Perceptual maps are graphical displays of a data matrix such as the one below from an earlier post showing the association between 14 European car models and 27 attributes. Our familiarity with Euclidean spaces aid in the interpretation of the 14 x 27 association table. It summarizes the data using a picture and enables us to speak of repositioning car models. The joint plot can be seen as the competitive landscape and soon the language of marketing warfare brings this simple 14 x 27 table to life. Where is the high ground or an opening for a new entry? How can we guard against an attack from below? This is sensemaking, but is it statistics?

I consider myself to be a marketing researcher, though with a PhD, I get more work calling myself a marketing scientist. I am a data analyst and not a statistician, yet in casual conversation I might say that I am a statistician in the hope that the label provides some information. It seldom does.

I deal in sensemaking. First, I attempt to understand how consumers make sense of products and decide what to buy. Then, I try to represent what I have learned in a form that assists in strategic marketing. My audience has no training in research or mathematics. Statistics plays a role and R helps, but I never wanted to be a statistician. Not that there is anything wrong with that.


  1. I'm saddened by the current "belief" there is a difference between statistician and data analyst. There's none. The difference we should focus on, is the difference between researchers that use data to test hypotheses, and those that use data to generate hypotheses.

    This difference is a lot more important than the definition of a statistician, or the parametric versus non-parametric approach (because that's what the Breiman division essentially boils down to). The main reason why this difference is so important, is that far too many researchers believe they're testing hypotheses when they're actually generating them.

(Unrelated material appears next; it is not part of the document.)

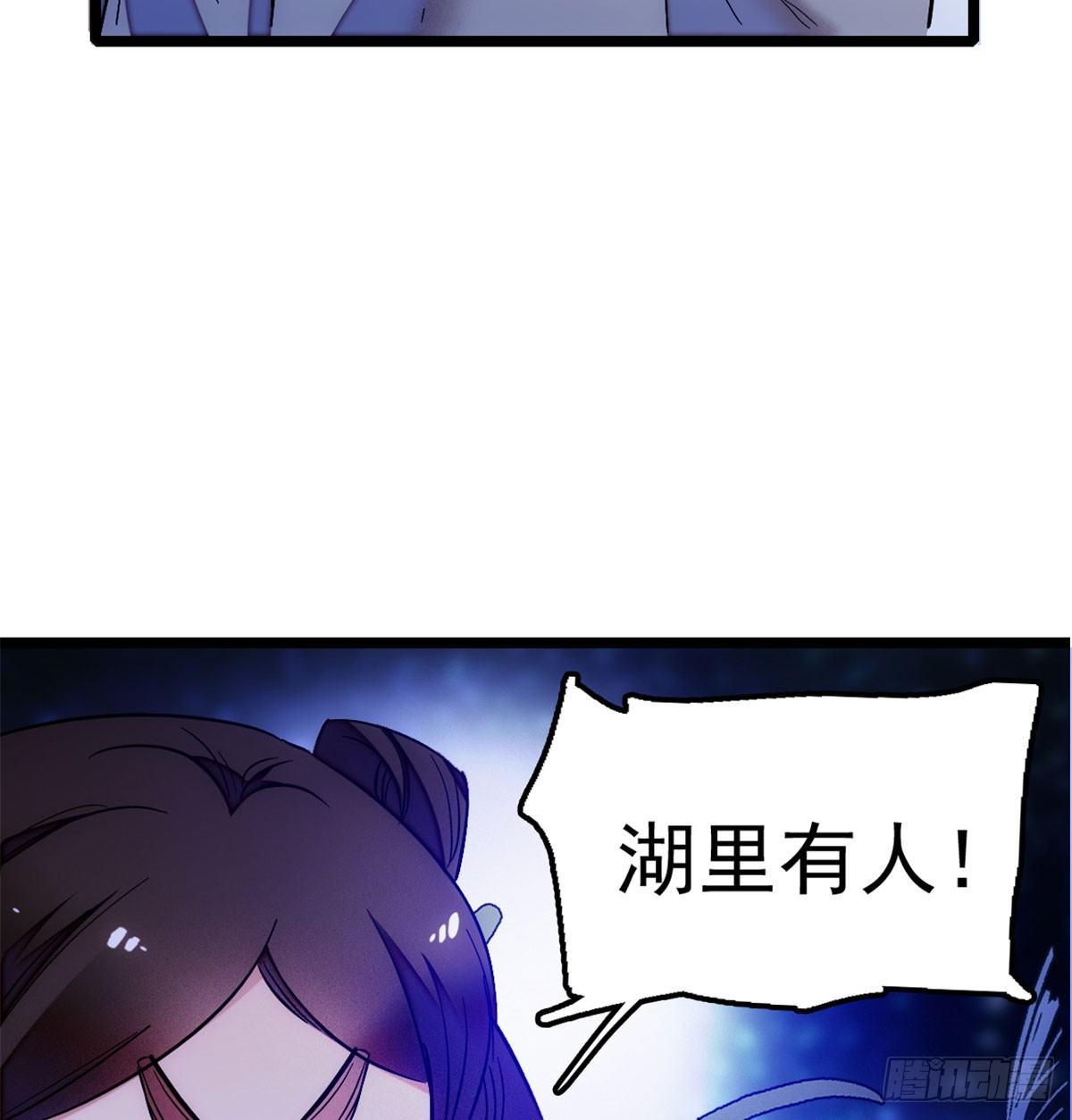 第03话 那我就成全你们57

And this is in my opinion the main reason why only few scientific conclusions based on whatever type of modelling can withstand the reproducability test, despite all bootstrapping and crossvalidation.

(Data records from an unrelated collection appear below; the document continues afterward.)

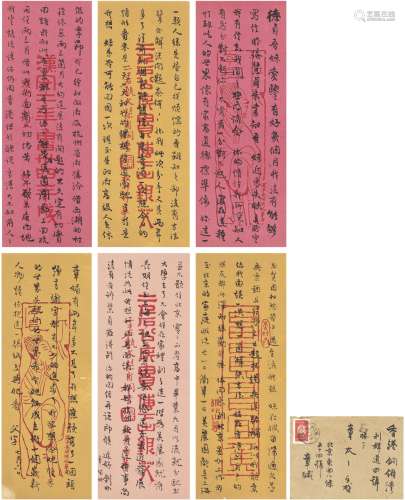 章士钊（1881～1973）致夫人殷德贞有关回杭之长篇家书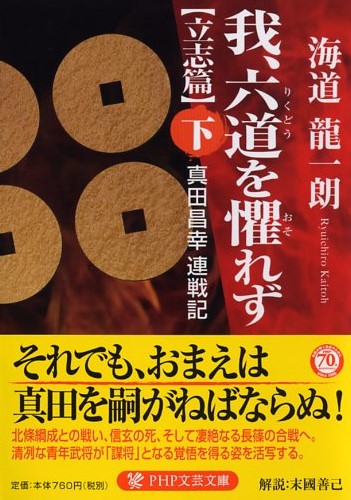 我、六道（りくどう）を懼（おそ）れず［立志篇］（下）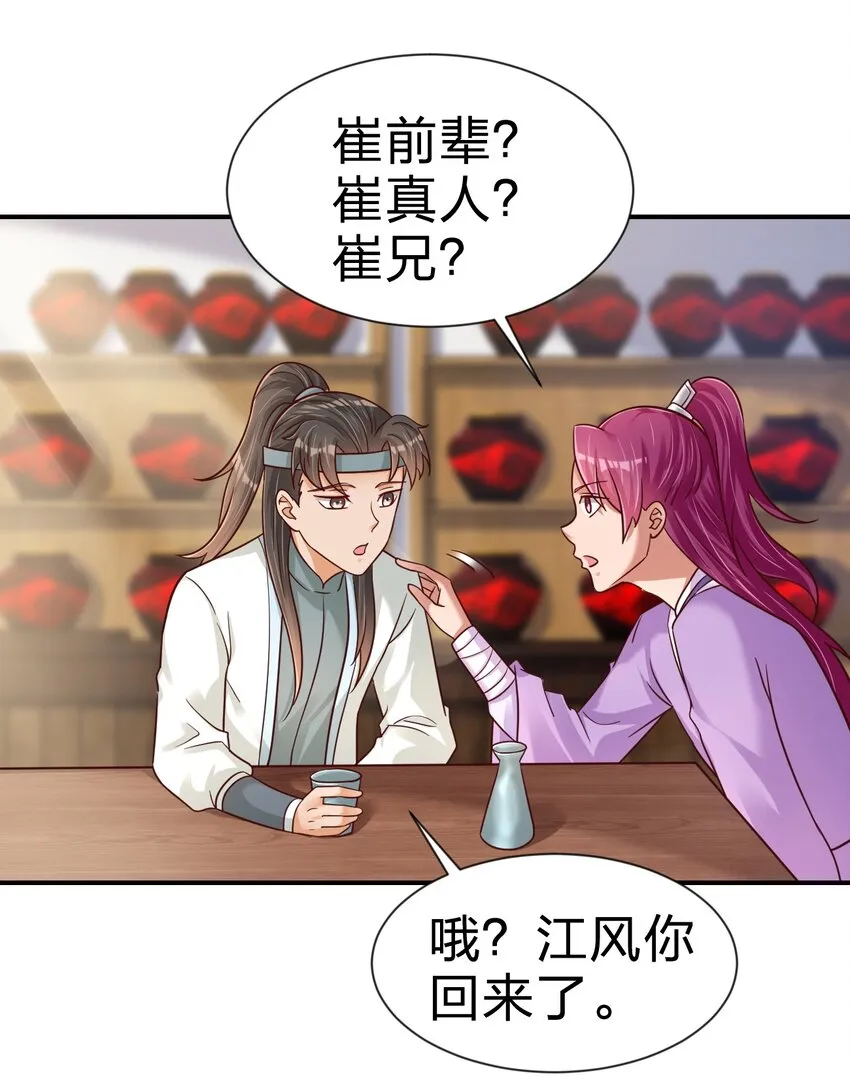 080 关于生殖隔离的探究 第10页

    You don't need a whole lot of math to look at data. What you do need, is a good understanding of how any kind of algorithm reacts on numbers, before you draw conclusions that shouldn't be drawn.

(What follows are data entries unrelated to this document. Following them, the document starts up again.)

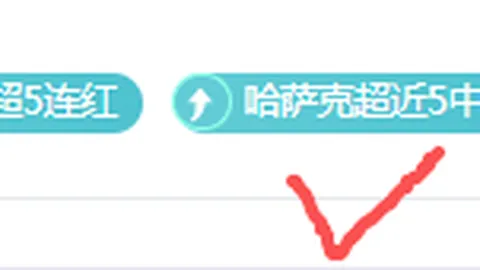 百家乐直播 080052 60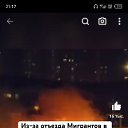 ���� Otabek Ramazonov, �����-���������, 29 ��� - ��������� 11 ������� 2024 � ������ ���� ����������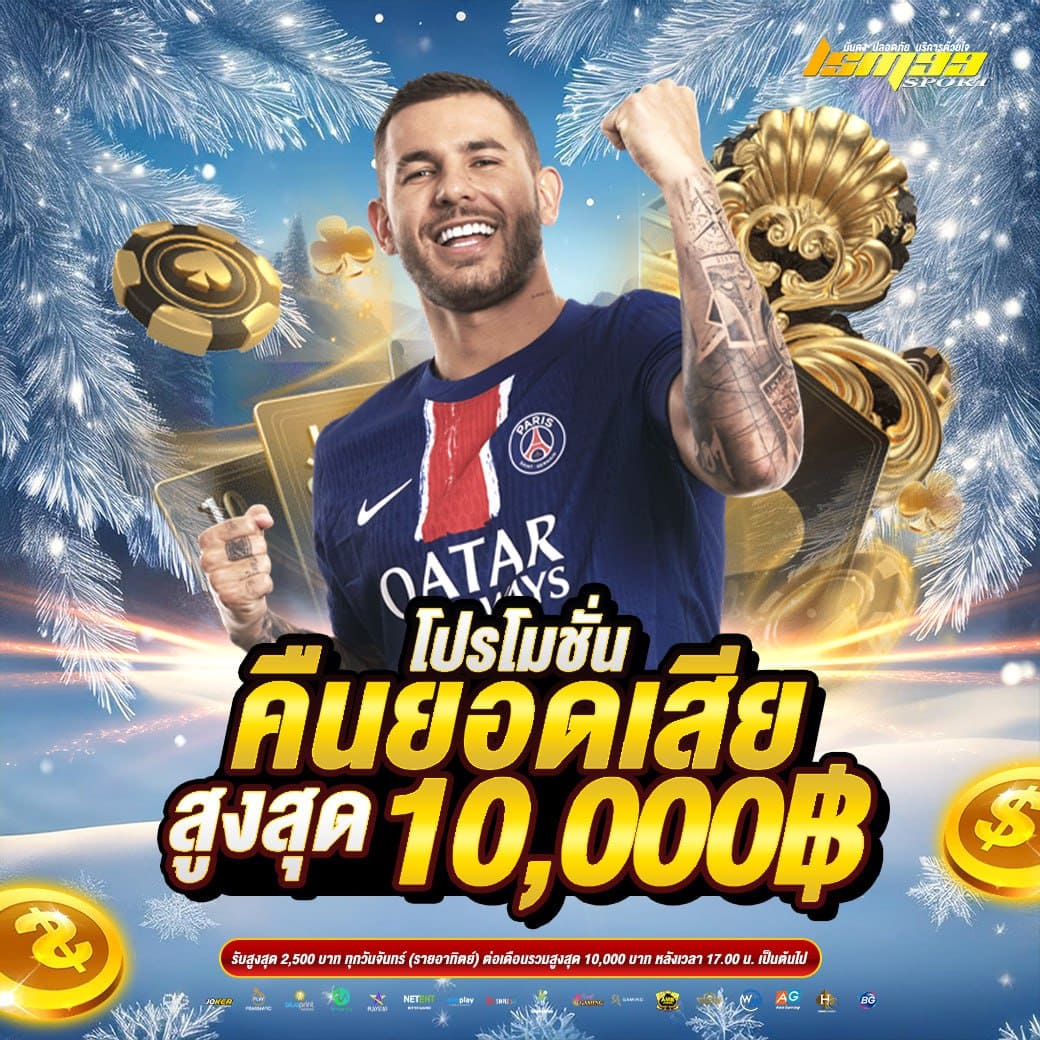 photo_12_2025-12-03_12-55-26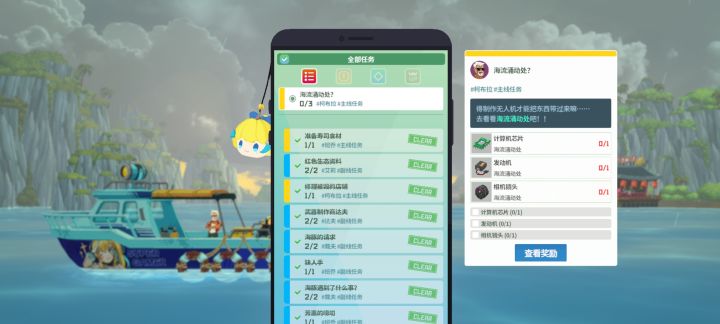 这个主线怎么完成截图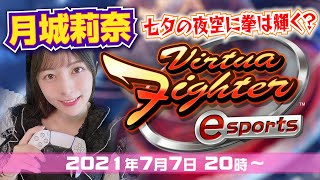 【Virtua Fighter esports】七夕の夜空に拳は輝く？【月城莉奈】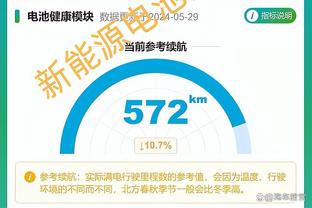 必威体育app手机版官网截图2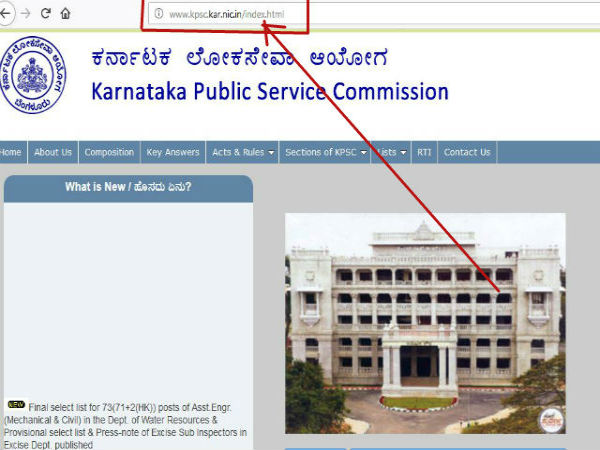 ಸ್ಟೆಪ್ 1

  2. -- I deal in sensemaking. First, I attempt to understand how consumers make sense of products and decide what to buy. Then, I try to represent what I have learned in a form that assists in strategic marketing.

    Whether one uses data or intuition or thought experiments, the point of marketing, in commerce, is to do at least as well as Job's Reality Distortion Field. Which motivates consumers to pay well above the BoM of the widget, thus generating oversize gross margin.

    Whether manipulating potential consumers to do so is a righteous use of our collective brains has been at the heart of much social quant over the decades.

    1. Although this comment is somewhat off topic, the debate is an interesting one. The Boston Review published a forum discussing The New Politics of Consumption. Here is a link:
      Juliet Schor supports your point, but I suggest that you read the responses by Douglas Holt and Craig Thompson.

  3. A very interesting article. My understanding that “statistical predictive models” are based on ‘Particular-General-Particular’ (PGP) principle. Data is collected in the ‘particular (P principle)’ from few sample points; the model is generated with ‘General (G principle)’ i.e. using the summarized collected data; further the resulting model is applied on a “future” sample point as a ‘particular (P principle)’. If ALL good prognostic factors are including to arrive at a predictive model then it will be efficient. But most of the predictive models are inconclusive because they will use only demographic variables and usually the other important factors will not be known. However Statistical analysis (or statistician) will be questioned and not the selection of factors or ignoring the quality of data!!